[Task set]
(1) Retype the finfluencer article word for word, everything from "Prevention is better" down to "a diver’s licence.".
(2) Summarize the article on Australian regulators and finfluencers in two sentences.

[Study text]

Start of Block

Under the Finfluence: What Do Australian Regulators Think?
Compliance and enforcement priorities for two of Australian regulators, ASIC and ACCC, are now firmly focused on the Digital Economy.
Compliance and enforcement priorities for two of Australian regulators, ASIC and ACCC, are now firmly focused on the Digital Economy. Some might say “it’s about time!”
The regulators will coordinate with each other on many matters including combined financial and non-financial issues, so there is potential to be explaining your actions on two fronts.
What is ASIC doing with Finfluencers?
ASIC started ‘cautioning’ finfluencers in April 2022. Prominent social media influencers attended a briefing about the need for a financial services licence from ASIC in early April 2022. It was invitation only and about 30 turned up, with some commenting vocally on social media that the briefing heralded the end of their business.
So, what is a Finfluencer, and why is ASIC suddenly so interested?
$99 million dollars lost by Australians in 2021 on scams involving crypto assets (ASIC Commissioner Cathie Armour, March 2022) is why ASIC is interested. That’s just crypto and doesn’t account for other significant losses on financial platforms.
From ASIC’s perspective, a Finfluencer is “a social media influencer who discusses financial products and services online”.
If you wanted to have a technical legal argument, we could look at the meanings of ‘social media’, ‘influencer’, ‘discusses’, ‘financial products and service’. Unfortunately, that is a tortured road and only really necessary if you land in a position where you must defend yourself.
Prevention is better than cure!
What it really comes down to is whether, in the online environment (websites and email lists included) you promote a financial product or financial service.
In Australia, if you are providing financial product advice or arranging for your followers to deal in a financial product, you must hold an Australian Financial Services Licence (AFSL). There is a huge compliance regime around it and its overly complicated. It can also take quite some time to get a licence; its not at all like getting a diver’s licence.
Financial product advice is a recommendation or statement of opinion which is intended to influence, or which could reasonably be regarded as being intended to influence, a person making a decision in relation to financial products.
Earning an income from discussing financial stuff online “indicates an intention to influence the audience”, according to ASIC.

End of Block

[Recorded data]
Start of Block

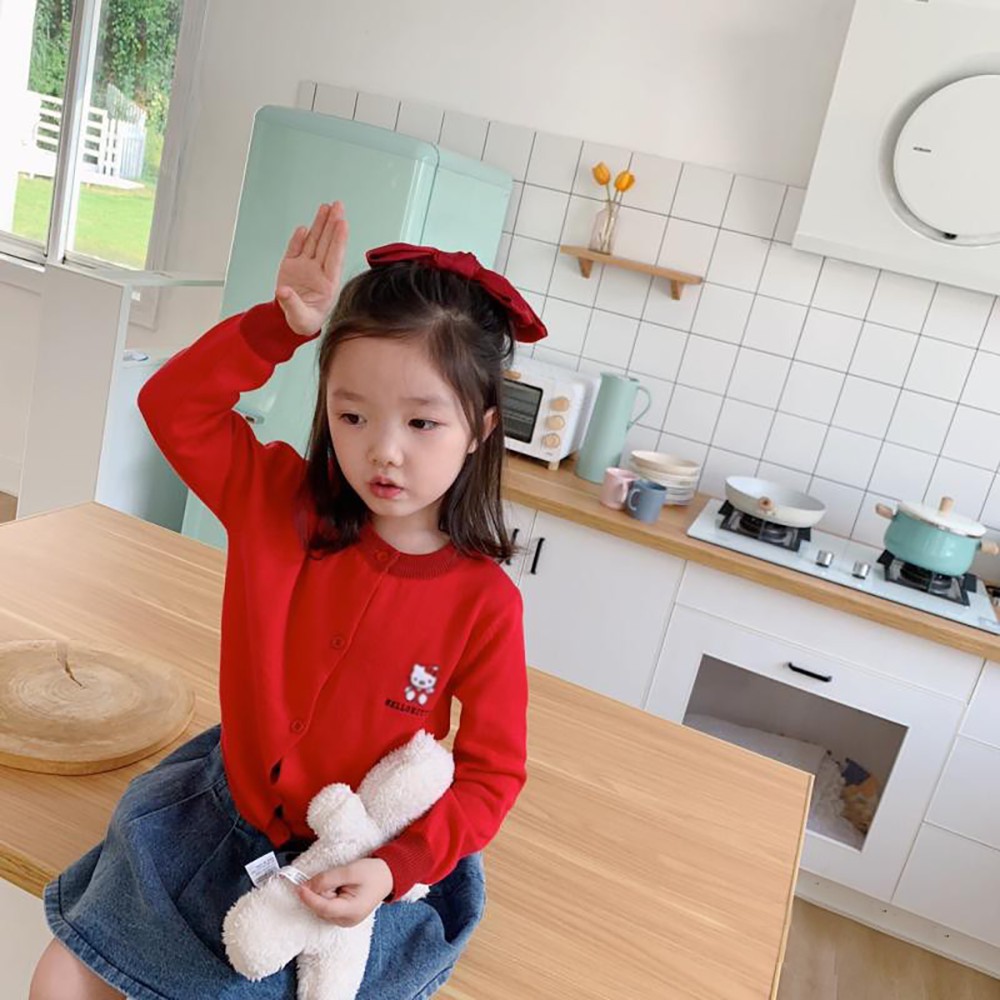 Áo Khoác Cardigan Hoạt Hình Chất Len Tăm Cho Bé Trai Và Bé Gái Size 8-20kg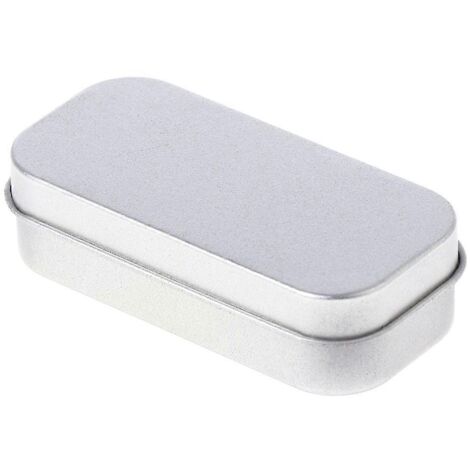 Petite boîte de rangement portable à rebord métallique pour organiser argent, pièces, bonbons et clés. (1/5)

End of Block

[Results]
(1)
Prevention is better than cure!
What it really comes down to is whether, in the online environment (websites and email lists included) you promote a financial product or financial service.
In Australia, if you are providing financial product advice or arranging for your followers to deal in a financial product, you must hold an Australian Financial Services Licence (AFSL). There is a huge compliance regime around it and its overly complicated. It can also take quite some time to get a licence; its not at all like getting a diver’s licence.

(2) ASIC and the ACCC have made the digital economy a compliance and enforcement priority, and ASIC began cautioning finfluencers in April 2022 because Australians lost $99 million to crypto-asset scams in 2021. In Australia, anyone who gives financial product advice or arranges for followers to deal in a financial product must hold an Australian Financial Services Licence, and ASIC treats earning income from discussing financial matters online as a sign of intent to influence the audience.